Implementing this interface is fairly straightforward, and goes something like this:

 using (IDataReader r = this.GetProductReader(productId))
 {
     if (!r.Read())
     {
         throw new ArgumentException("No such product.", "productId");
     }
  
     Product p = new Product();
     p.ProductId = (int)r["ProductId"];
     p.Name = (string)r["Name"];
     p.ListPrice = (decimal)r["ListPrice"];
     p.Discount = (decimal)r["Discount"];
     p.InventoryCount = (int)r["InventoryCount"];
  
     return p;
 }

This code is actually fairly benign - trouble only starts to appear in the business logic layer. Imagine that we need the business logic to implement the calculation of the discounted price, and whether the product is in stock (yes, rather inane business logic, I know). Since the Product entity is just a structure without behavior, it's necessary to create another class to implement this business logic:

 public class ProductOperator
 {
     private Product product_;
  
     public ProductOperator(Product p)
     {
         this.product_ = p;
     }
  
     public decimal DiscountedPrice
     {
         get { return this.product_.ListPrice - this.product_.Discount; }
     }
  
     public bool InStock
     {
         get { return this.product_.InventoryCount > 0; }
     }
 }

Now you are left with the problem of how to pass this information on to the next layer.

One alternative is to create an abstraction of ProductOperator (say; IProductOperator) and pass that to the next layer together with the Product entity. That approach can quickly grow quite unpleasant, since each layer adding content to the entity needs to define yet another auxiliary class to be passed along with the ProductOperator and the Product entity.

Another alternative is to model the Product entity to include properties for this information from the start. That would mean that the data access component would fill in only the properties of the Product entity that comes from the database, and a variant of ProductOperator would then fill in the DiscountedPrice and InStock properties in the business logic layer:

 public partial class ProductOperator
 {
     public ProductOperator()
     {
     }
  
     public void UpdateDiscountedPrice(Product p)
     {
         p.DiscountedPrice = p.ListPrice - p.Discount;
     }
  
     public void UpdateInStock(Product p)
     {
         p.InStock = p.InventoryCount > 0;
     }
 }

Beware: Here be dragons.

One problem with this approach is that you'd end up with a lot of properties whose values may or may not be null (DiscountedPrice and InStock, in this case), so you always need to check for null before reading and using a property value.

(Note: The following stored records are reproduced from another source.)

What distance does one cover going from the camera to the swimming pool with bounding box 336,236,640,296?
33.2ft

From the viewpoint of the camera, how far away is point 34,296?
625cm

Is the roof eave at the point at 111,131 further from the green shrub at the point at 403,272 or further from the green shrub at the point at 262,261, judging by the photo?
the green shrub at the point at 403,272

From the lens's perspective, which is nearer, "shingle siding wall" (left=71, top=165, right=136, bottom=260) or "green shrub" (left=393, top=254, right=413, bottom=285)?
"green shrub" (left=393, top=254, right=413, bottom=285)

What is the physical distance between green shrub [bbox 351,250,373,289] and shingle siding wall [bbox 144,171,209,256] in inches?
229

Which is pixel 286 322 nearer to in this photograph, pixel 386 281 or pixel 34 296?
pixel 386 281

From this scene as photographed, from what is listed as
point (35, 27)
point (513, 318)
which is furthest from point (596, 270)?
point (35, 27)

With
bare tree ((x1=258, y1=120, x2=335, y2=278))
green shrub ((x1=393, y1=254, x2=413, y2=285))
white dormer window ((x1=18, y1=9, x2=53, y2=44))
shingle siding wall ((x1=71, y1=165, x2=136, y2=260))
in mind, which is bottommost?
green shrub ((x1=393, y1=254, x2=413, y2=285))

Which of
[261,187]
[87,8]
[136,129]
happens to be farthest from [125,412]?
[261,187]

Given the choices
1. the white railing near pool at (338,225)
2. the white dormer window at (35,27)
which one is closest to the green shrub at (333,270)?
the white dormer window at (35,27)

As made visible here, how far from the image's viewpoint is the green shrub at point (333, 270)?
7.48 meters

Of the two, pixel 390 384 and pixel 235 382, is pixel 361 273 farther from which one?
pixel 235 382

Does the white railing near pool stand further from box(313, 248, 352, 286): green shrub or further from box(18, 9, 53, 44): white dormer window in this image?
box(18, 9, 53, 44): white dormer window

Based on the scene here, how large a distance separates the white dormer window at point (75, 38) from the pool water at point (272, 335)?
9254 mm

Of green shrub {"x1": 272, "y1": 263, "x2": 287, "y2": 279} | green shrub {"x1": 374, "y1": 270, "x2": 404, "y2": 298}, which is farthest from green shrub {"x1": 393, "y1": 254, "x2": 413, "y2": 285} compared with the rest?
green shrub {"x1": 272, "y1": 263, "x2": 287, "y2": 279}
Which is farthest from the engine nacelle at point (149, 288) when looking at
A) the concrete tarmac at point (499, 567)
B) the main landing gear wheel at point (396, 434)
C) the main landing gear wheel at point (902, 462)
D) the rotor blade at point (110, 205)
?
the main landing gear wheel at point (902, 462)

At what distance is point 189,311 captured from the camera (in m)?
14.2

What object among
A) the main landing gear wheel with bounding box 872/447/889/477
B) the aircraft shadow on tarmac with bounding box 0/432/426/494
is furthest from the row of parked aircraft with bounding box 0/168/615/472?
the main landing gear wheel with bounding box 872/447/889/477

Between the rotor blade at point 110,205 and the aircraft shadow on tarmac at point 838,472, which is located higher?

The other problem with this design is that it railroads your components into a particular usage scenario. In the end, you model the entity in order to communicate it across your process boundary (via a UI, service interface, etc.). This boundary has a particular usage scenario; e.g. you need to show product information in a UI. Such a usage scenario then becomes the driver for the entity structure: You need to show the discounted price, so you need a property for that, etc. If you need to display product information in another screen, you include properties for this screen as well. In the end, you end up with a data structure that carries around a lot of data that may or may not be used in any particular scenario.

There are lots of nicer ways to pass data between layers in extensible ways, and in a future post, I'll describe one such approach.